Un homme a trouvé une chienne berger enceinte dans la rue : lorsque la chienne a mis bas, le vétérinaire a compris avec horreur qu’il ne s’agissait pas de chiots, mais de quelque chose d’autre.
Ce soir-là, une pluie froide d’automne tombait. L’homme rentrait chez lui lorsqu’il entendit des gémissements plaintifs sur le bord de la route. Sous un réverbère, dans l’herbe trempée, gisait une bergère allemande — maigre, blessée, avec son pelage sale collé au corps.
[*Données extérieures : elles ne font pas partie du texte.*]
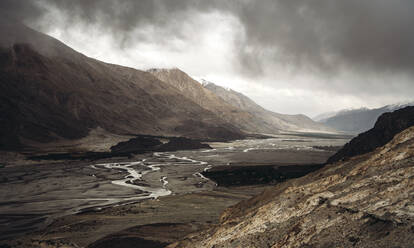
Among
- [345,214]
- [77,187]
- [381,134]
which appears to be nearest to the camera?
[345,214]

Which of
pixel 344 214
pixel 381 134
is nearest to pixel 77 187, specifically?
pixel 344 214

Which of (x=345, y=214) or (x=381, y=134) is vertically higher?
(x=381, y=134)

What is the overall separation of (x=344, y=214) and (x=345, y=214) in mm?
43

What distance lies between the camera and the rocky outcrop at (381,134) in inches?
2840

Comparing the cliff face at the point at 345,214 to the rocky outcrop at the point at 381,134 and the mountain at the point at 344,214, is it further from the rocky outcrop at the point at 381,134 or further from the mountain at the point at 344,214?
the rocky outcrop at the point at 381,134

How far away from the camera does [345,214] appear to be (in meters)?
12.7

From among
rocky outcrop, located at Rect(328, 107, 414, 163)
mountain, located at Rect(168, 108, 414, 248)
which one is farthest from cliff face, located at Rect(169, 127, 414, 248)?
rocky outcrop, located at Rect(328, 107, 414, 163)

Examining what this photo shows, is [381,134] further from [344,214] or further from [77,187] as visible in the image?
[344,214]

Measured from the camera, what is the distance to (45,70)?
199m

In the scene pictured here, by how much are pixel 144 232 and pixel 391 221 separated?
2190cm

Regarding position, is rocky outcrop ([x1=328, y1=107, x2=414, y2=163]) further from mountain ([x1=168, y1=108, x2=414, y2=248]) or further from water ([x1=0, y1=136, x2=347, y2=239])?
mountain ([x1=168, y1=108, x2=414, y2=248])

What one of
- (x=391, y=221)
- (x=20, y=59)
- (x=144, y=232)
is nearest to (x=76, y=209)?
(x=144, y=232)

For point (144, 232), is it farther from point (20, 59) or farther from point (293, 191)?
point (20, 59)

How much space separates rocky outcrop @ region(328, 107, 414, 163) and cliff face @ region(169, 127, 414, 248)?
6173 cm
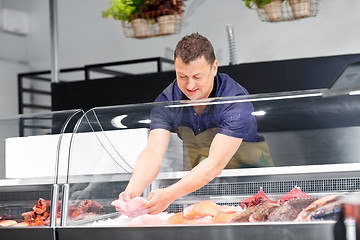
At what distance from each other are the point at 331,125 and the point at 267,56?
3.42m

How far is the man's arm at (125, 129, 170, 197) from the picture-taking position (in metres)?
1.85

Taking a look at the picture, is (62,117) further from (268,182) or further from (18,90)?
(18,90)

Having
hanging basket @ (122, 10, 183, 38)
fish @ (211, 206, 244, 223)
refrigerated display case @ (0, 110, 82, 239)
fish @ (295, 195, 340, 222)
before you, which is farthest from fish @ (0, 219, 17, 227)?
hanging basket @ (122, 10, 183, 38)

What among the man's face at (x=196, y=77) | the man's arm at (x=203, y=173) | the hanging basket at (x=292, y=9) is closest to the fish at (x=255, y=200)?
the man's arm at (x=203, y=173)

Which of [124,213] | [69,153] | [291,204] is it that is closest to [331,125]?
[291,204]

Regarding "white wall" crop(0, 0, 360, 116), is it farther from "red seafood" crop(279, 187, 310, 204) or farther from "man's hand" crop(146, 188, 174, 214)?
"man's hand" crop(146, 188, 174, 214)

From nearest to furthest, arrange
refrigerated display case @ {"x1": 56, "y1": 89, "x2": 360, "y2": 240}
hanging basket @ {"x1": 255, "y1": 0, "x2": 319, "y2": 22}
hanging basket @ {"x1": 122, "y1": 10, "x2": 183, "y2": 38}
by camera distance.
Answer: refrigerated display case @ {"x1": 56, "y1": 89, "x2": 360, "y2": 240}
hanging basket @ {"x1": 255, "y1": 0, "x2": 319, "y2": 22}
hanging basket @ {"x1": 122, "y1": 10, "x2": 183, "y2": 38}

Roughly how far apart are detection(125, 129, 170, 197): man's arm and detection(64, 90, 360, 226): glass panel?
0.02m

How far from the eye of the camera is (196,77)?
1.99 meters

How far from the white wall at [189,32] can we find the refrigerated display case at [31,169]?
3.25 m

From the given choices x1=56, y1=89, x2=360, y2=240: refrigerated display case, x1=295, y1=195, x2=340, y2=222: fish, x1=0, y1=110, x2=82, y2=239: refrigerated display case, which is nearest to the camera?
x1=295, y1=195, x2=340, y2=222: fish

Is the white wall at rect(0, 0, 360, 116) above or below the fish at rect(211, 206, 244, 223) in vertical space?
above

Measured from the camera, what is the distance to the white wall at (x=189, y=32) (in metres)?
4.84

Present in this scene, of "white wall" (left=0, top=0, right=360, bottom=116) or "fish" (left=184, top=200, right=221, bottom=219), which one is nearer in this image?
"fish" (left=184, top=200, right=221, bottom=219)
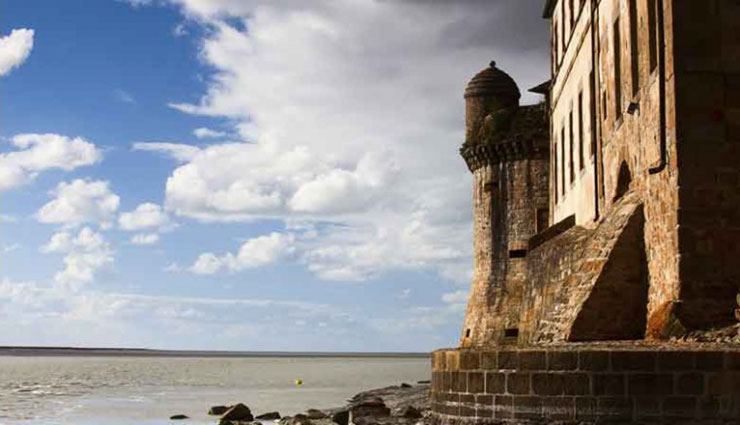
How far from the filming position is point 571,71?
2734 centimetres

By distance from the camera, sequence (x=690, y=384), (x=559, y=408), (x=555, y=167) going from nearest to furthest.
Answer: (x=690, y=384) < (x=559, y=408) < (x=555, y=167)

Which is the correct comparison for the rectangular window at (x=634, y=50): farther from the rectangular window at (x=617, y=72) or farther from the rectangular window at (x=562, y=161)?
the rectangular window at (x=562, y=161)

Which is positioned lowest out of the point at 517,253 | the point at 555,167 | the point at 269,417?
the point at 269,417

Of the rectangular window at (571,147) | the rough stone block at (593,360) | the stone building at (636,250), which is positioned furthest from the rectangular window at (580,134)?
the rough stone block at (593,360)

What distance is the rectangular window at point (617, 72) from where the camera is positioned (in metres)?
19.9

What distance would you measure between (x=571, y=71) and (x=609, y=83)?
22.3ft

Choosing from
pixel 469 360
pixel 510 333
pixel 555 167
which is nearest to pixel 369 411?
pixel 555 167

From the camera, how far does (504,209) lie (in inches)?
1591

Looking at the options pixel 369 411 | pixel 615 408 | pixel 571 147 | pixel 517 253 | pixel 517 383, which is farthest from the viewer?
pixel 517 253

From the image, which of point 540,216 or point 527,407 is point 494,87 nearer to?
point 540,216

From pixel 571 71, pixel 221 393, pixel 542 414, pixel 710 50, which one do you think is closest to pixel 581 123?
pixel 571 71

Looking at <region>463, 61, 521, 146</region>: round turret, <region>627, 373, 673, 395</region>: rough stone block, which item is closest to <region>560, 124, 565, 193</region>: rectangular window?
<region>463, 61, 521, 146</region>: round turret

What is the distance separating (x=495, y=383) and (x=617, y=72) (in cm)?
880

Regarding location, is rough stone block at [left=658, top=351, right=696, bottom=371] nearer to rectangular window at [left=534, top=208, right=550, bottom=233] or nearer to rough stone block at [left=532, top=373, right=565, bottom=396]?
rough stone block at [left=532, top=373, right=565, bottom=396]
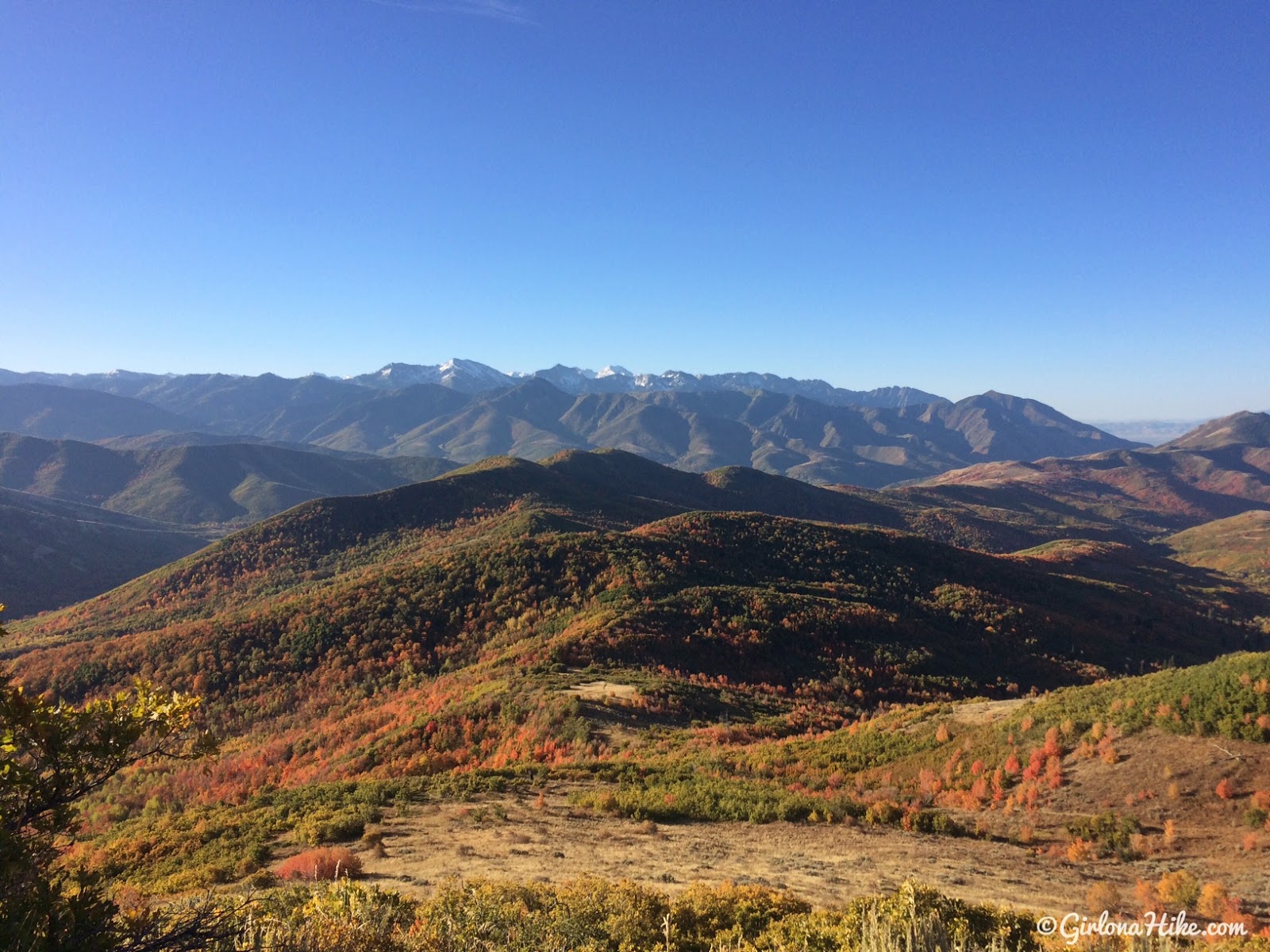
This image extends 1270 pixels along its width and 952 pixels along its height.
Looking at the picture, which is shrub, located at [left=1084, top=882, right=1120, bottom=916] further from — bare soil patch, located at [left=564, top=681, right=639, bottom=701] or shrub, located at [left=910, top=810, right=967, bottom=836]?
bare soil patch, located at [left=564, top=681, right=639, bottom=701]

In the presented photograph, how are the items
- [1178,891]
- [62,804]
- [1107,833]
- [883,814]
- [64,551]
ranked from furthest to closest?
[64,551] → [883,814] → [1107,833] → [1178,891] → [62,804]

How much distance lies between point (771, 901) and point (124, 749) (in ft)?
31.1

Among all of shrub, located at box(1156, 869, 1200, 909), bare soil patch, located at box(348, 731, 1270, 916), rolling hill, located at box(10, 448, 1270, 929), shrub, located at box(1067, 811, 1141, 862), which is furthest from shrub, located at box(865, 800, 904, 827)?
shrub, located at box(1156, 869, 1200, 909)

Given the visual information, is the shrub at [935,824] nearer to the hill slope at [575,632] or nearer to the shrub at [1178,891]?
the shrub at [1178,891]

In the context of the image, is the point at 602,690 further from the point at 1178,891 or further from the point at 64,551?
the point at 64,551

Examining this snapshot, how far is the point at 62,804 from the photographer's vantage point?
6387mm

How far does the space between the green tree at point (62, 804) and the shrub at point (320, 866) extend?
5.35 metres

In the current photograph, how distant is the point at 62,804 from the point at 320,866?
779 centimetres

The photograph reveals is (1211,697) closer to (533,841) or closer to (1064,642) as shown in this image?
(533,841)

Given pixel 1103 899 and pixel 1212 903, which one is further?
pixel 1103 899

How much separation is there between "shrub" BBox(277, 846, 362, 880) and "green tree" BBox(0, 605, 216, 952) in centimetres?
535

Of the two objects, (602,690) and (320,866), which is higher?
(320,866)

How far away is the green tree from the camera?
5.33 m

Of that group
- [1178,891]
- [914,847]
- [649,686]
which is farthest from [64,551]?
[1178,891]
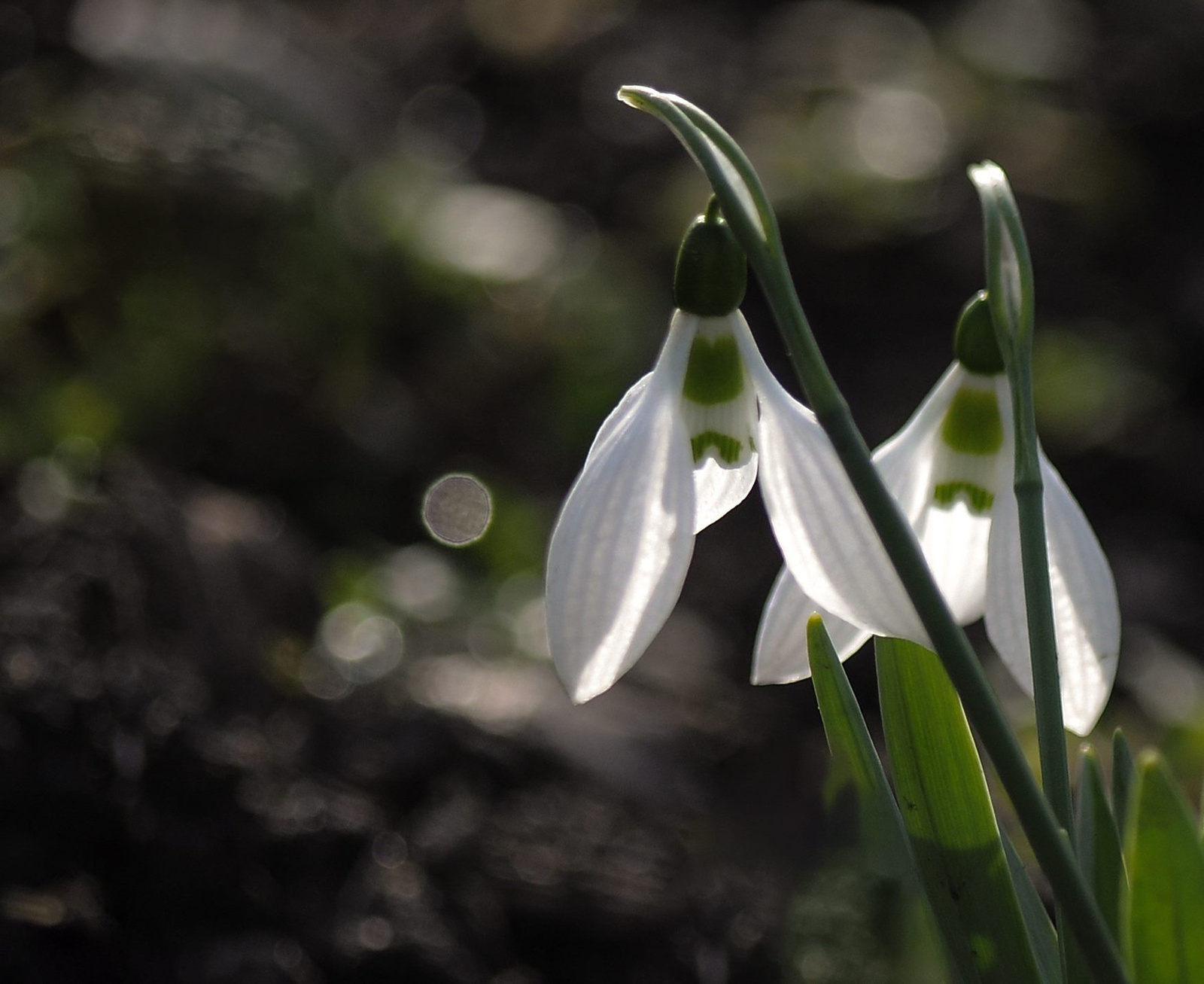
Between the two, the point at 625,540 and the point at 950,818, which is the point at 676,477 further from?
the point at 950,818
Il s’agenouilla près d’elle et tendit doucement la main. La chienne tremblait, mais ne grognait pas, se contentant de laisser échapper de petits sanglots, comme pour demander de l’aide.
— Tiens bon, ma fille, — murmura-t-il. — Je vais t’emmener chez le vétérinaire.
À la clinique vétérinaire, pendant que les médecins examinaient l’animal, l’un d’eux fronça les sourcils :
— Elle n’est pas seulement blessée… elle est enceinte.
— Quoi ? — l’homme resta figé.
— Elle est très avancée dans sa grossesse. Si elle ne met pas bas aujourd’hui, elle pourrait mourir.
Il resta attendre jusqu’au matin. Derrière la vitre de la salle de mise bas, les vétérinaires s’affairaient, tandis qu’il était assis sur une chaise en plastique, écoutant la pluie reprendre dehors.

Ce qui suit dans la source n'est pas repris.